>> Begin Entries supplied

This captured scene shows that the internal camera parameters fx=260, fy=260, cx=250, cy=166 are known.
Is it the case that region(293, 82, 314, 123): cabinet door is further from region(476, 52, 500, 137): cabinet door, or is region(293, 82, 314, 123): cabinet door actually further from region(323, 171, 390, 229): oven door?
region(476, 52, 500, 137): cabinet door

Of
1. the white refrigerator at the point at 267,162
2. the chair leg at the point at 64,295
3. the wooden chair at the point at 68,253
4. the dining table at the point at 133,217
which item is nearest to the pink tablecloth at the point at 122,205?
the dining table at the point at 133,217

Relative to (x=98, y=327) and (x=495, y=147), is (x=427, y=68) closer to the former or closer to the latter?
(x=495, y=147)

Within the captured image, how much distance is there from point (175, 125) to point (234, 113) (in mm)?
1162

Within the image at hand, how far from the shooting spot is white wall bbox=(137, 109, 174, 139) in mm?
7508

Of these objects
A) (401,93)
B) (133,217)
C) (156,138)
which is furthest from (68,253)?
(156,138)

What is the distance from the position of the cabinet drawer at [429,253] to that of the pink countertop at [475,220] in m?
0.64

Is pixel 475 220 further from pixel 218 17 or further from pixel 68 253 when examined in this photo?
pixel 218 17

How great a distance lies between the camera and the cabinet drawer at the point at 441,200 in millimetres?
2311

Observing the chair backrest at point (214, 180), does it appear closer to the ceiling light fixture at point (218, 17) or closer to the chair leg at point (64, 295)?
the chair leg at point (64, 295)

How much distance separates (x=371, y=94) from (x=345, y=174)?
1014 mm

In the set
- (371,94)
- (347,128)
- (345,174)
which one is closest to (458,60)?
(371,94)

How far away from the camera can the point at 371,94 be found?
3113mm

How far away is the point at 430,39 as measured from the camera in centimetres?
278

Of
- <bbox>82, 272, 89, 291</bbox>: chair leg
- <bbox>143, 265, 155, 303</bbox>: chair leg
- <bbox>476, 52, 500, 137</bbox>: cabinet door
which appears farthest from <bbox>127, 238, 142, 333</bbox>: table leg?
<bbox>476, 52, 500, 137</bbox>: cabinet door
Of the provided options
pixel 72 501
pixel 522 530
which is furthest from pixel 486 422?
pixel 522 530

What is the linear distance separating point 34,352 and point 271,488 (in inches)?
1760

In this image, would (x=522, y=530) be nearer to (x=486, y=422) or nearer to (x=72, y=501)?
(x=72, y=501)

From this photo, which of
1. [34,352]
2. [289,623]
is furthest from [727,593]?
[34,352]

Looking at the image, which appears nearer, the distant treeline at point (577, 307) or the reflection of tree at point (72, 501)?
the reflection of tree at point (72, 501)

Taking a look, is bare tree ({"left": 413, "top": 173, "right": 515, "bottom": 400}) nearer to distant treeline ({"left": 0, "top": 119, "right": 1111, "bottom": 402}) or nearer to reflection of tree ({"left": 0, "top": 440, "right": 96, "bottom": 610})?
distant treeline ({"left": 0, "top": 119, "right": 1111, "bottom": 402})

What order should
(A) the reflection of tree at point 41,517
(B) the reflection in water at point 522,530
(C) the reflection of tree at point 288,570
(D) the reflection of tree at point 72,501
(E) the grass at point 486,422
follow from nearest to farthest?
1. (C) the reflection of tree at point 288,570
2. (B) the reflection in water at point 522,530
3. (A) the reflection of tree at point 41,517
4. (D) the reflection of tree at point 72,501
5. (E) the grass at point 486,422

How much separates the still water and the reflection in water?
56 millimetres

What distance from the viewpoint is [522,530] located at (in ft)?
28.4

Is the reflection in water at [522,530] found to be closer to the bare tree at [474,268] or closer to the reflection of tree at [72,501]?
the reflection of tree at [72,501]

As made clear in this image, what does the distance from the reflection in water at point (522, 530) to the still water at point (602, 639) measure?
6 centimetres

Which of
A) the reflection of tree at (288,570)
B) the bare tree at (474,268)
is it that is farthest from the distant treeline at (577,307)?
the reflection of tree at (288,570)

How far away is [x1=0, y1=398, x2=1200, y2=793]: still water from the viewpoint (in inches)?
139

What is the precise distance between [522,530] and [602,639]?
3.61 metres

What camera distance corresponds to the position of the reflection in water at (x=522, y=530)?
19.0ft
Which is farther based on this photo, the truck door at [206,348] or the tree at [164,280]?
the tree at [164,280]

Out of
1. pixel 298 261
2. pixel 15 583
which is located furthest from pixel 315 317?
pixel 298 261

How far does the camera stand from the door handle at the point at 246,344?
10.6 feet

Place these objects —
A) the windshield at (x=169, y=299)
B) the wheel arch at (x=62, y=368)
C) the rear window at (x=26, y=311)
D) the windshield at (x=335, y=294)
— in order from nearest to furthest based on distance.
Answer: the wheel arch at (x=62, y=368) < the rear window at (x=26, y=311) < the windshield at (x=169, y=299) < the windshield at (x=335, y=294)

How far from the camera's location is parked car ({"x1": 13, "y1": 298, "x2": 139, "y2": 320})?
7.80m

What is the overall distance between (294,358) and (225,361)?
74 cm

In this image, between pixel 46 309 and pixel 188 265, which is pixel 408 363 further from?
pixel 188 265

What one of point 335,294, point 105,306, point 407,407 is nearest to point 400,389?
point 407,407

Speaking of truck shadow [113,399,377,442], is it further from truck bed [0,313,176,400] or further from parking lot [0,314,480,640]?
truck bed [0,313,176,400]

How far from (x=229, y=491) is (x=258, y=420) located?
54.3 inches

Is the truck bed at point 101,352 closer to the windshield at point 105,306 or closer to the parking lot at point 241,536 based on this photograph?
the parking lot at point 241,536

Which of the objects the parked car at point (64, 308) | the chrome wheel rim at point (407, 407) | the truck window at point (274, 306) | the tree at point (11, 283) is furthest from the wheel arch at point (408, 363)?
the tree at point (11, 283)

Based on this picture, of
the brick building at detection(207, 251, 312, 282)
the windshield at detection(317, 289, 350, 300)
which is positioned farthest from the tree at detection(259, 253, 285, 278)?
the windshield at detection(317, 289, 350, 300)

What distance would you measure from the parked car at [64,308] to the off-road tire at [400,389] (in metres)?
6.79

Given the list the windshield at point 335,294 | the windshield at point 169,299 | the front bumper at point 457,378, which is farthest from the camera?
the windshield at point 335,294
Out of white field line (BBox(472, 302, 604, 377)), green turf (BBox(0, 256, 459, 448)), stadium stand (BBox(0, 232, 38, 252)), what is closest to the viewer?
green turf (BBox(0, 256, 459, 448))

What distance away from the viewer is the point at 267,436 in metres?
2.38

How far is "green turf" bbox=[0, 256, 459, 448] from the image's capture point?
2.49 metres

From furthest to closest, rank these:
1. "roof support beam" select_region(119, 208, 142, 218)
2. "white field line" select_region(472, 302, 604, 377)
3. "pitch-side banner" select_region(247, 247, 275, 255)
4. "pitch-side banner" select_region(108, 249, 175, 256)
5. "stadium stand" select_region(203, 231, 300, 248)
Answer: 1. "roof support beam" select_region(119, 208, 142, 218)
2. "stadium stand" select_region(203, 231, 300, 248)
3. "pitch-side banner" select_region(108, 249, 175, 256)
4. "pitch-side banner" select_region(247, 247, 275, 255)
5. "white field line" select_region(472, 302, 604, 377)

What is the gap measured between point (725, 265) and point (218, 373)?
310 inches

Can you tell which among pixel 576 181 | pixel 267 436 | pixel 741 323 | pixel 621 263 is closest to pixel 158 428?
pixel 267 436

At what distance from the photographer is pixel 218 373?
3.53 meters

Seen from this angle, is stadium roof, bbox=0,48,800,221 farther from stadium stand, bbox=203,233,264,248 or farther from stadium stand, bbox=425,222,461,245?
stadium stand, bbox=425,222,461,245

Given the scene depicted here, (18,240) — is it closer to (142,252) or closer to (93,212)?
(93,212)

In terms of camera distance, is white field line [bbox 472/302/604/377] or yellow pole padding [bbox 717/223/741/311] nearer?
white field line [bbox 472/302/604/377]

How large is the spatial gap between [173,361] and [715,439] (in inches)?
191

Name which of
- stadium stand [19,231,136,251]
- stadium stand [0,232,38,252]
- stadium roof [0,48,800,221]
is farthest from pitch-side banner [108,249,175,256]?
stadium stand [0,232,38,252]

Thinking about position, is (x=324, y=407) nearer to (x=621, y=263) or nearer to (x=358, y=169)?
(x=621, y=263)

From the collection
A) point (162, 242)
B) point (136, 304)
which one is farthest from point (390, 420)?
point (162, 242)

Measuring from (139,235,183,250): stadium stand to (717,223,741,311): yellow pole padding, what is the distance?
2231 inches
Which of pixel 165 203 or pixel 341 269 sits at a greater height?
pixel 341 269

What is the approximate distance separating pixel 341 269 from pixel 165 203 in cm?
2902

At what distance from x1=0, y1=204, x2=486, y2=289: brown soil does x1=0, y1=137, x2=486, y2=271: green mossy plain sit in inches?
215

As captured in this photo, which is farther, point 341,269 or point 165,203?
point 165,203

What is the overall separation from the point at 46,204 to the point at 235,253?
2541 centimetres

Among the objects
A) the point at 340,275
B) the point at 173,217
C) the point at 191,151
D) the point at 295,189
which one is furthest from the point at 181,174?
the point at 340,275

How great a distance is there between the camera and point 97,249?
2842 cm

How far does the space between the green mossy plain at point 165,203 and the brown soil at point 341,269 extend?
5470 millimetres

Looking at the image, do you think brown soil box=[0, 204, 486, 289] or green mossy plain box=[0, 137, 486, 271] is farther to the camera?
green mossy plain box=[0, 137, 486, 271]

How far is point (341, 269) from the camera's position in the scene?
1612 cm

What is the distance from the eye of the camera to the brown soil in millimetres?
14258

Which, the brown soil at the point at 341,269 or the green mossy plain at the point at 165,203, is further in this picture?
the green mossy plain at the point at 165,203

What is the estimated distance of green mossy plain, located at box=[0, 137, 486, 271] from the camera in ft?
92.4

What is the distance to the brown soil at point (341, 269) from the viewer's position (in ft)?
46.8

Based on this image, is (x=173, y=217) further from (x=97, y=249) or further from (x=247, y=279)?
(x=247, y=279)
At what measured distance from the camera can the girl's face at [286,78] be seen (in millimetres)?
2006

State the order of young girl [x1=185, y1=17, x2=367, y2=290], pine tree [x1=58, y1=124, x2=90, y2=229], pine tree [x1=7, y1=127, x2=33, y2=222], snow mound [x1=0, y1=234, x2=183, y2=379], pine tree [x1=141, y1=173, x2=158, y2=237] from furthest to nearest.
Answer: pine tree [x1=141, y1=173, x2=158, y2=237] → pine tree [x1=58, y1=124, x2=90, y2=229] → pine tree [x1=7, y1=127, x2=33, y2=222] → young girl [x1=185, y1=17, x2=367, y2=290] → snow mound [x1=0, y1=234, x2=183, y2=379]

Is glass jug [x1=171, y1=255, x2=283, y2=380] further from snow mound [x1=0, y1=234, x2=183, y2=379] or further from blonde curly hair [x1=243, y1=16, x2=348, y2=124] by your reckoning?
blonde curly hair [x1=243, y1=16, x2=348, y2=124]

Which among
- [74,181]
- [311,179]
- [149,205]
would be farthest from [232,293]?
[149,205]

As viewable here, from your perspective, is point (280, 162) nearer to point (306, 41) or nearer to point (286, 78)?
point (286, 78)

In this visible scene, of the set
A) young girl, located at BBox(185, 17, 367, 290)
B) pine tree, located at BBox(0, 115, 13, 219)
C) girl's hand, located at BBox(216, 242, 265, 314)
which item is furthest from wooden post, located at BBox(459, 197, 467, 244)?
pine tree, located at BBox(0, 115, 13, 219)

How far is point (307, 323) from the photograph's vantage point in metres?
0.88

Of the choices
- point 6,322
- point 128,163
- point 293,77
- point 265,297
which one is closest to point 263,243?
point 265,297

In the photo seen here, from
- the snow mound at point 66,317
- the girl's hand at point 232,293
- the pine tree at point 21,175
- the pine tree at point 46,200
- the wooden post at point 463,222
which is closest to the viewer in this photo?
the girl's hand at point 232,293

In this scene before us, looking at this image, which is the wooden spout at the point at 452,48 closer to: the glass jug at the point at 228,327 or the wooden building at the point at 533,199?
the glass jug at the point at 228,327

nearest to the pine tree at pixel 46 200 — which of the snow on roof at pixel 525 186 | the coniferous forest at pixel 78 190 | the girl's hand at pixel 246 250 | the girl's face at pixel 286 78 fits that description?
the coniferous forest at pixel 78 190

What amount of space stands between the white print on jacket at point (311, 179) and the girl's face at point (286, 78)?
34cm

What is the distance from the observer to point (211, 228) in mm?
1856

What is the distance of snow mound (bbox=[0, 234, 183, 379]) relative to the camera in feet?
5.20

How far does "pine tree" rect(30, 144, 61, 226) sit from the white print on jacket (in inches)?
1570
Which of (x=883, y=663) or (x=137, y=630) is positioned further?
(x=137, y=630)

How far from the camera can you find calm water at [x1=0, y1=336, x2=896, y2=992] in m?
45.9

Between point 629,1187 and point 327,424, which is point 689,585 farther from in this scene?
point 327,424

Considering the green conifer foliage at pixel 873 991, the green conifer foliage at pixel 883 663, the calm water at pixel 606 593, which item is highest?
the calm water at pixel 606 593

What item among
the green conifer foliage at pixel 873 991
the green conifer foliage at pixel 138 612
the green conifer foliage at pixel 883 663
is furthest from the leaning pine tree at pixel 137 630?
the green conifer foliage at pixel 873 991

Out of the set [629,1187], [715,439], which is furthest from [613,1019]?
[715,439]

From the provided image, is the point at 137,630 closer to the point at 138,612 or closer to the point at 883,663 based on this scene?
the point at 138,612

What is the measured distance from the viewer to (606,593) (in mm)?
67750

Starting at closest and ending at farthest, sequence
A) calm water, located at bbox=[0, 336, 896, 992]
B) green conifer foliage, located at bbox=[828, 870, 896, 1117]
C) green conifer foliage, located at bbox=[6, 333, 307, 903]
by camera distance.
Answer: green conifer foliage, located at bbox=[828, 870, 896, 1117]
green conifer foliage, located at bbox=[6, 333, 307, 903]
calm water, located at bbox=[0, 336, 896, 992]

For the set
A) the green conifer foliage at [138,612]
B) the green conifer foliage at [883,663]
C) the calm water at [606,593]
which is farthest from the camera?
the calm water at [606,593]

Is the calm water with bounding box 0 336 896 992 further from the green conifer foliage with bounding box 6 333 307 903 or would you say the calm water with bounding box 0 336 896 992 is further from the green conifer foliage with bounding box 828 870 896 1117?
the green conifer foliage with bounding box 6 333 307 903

>> End Entries supplied

◆ Exercise instructions
List every line of the records above that contains the word "distant", copying each such line in full. Match case exactly.

◆ Reply to the exercise
Looking at the image, which appears nearer, the distant treeline at point (577, 307) or the reflection of tree at point (72, 501)?
Taking a look, is bare tree ({"left": 413, "top": 173, "right": 515, "bottom": 400}) nearer to distant treeline ({"left": 0, "top": 119, "right": 1111, "bottom": 402}) or nearer to reflection of tree ({"left": 0, "top": 440, "right": 96, "bottom": 610})?
distant treeline ({"left": 0, "top": 119, "right": 1111, "bottom": 402})
is it that is farthest from the distant treeline at (577,307)?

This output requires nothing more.